David stared at the jumble of letters on the sheet. There was something familiar about the handwriting, and it took him several seconds to realize it was Wanda’s. He said nothing.

“We figure it’s some kind of personal shorthand,” Maurow said.

“Where’d you find it?”

“In the trash basket aboard your boat. We also got a sheet of paper from the typewriter, probably transcribed from some other notes. We tried cracking this with what we had in English, but it doesn’t match up. Is that where you got the George stuff?”

“Yes,” David said.

“Where did Grew and Meadows want you to take them?”

“They didn’t care.”

“Why’d they contact you?”

“Sam recommended me.”

“How’d they know him?”

“I don’t know. He was a newspaperman. I guess he got to meet a lot of people.”

“And he suggested they try you, huh?”

“Yes.”

“And that’s your stake in this, that right? That’s why you’ve been sticking your neck out right from when this started, huh? You know something, Coe? I think you’re full of shit.”
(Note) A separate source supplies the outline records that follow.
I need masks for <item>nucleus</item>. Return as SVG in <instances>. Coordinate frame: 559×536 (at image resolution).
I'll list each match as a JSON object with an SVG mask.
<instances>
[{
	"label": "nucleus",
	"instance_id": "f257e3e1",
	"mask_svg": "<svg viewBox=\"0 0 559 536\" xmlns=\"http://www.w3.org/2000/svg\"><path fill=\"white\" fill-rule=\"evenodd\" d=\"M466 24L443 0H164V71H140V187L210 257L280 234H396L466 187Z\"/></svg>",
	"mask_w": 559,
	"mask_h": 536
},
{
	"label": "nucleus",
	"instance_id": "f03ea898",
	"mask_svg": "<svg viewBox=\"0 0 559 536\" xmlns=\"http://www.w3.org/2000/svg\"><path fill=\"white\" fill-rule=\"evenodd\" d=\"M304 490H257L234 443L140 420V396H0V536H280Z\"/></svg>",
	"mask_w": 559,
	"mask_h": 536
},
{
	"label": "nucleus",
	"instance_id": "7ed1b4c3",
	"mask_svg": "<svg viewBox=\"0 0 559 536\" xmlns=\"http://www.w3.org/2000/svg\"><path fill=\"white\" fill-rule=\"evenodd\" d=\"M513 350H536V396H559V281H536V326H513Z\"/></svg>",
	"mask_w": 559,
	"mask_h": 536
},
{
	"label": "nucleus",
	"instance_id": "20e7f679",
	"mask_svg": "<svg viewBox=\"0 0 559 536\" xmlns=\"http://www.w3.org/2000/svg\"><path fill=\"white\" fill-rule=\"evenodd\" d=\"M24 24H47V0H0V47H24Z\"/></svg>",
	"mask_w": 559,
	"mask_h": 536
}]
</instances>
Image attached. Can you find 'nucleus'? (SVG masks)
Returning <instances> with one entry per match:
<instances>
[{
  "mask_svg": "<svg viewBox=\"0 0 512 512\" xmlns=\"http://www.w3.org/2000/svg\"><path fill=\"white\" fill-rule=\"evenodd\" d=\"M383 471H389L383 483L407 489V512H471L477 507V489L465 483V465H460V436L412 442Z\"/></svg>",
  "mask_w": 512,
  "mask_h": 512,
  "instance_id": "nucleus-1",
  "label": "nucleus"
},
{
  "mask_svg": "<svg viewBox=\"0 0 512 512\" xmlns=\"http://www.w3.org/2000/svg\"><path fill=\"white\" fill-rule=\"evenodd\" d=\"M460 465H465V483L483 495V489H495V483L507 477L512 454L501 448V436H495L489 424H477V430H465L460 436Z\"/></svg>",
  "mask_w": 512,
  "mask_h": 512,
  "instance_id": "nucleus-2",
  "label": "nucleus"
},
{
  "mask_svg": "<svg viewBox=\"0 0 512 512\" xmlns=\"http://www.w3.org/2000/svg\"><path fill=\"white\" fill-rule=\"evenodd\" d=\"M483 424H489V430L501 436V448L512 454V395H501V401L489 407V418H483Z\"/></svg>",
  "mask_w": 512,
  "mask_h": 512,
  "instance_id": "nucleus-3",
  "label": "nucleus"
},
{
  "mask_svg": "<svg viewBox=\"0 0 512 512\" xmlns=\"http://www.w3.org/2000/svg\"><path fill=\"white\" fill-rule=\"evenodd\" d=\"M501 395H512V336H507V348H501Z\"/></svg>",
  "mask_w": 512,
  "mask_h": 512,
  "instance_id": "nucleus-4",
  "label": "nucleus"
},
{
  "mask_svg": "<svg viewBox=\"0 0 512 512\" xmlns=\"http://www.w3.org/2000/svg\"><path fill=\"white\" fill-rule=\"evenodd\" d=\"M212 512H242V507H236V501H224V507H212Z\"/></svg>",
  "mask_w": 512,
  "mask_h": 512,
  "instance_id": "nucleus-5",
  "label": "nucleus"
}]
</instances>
“I’ve told you all I know,” David said.

“You haven’t told me where Leslie Grew is.”

David blinked.

“What?”

“You heard me. For all I know, you’re in this, too. Until you prove otherwise to me, you’re in it. Right up to your navel. What were you doing with a .45, Coe?”

“It’s an Army souvenir.”

“That doesn’t answer my question. Do you own a Luger, too?”

“No,” David mumbled.

“Does Grew?”

“I don’t know.”

“You do know because the teletype we got said Grew was carrying a Luger. Now how about that?”

“If you say so.”

“Where’s Grew now?”

“Where do you think? Who the hell are you trying to kid?”

“You’d better get out of here before I do something we’ll both regret, Coe. I’m still itching to tie you in to this. I’m itching so much, I can’t stand still. So you’d better get out. Now! While you can still walk.”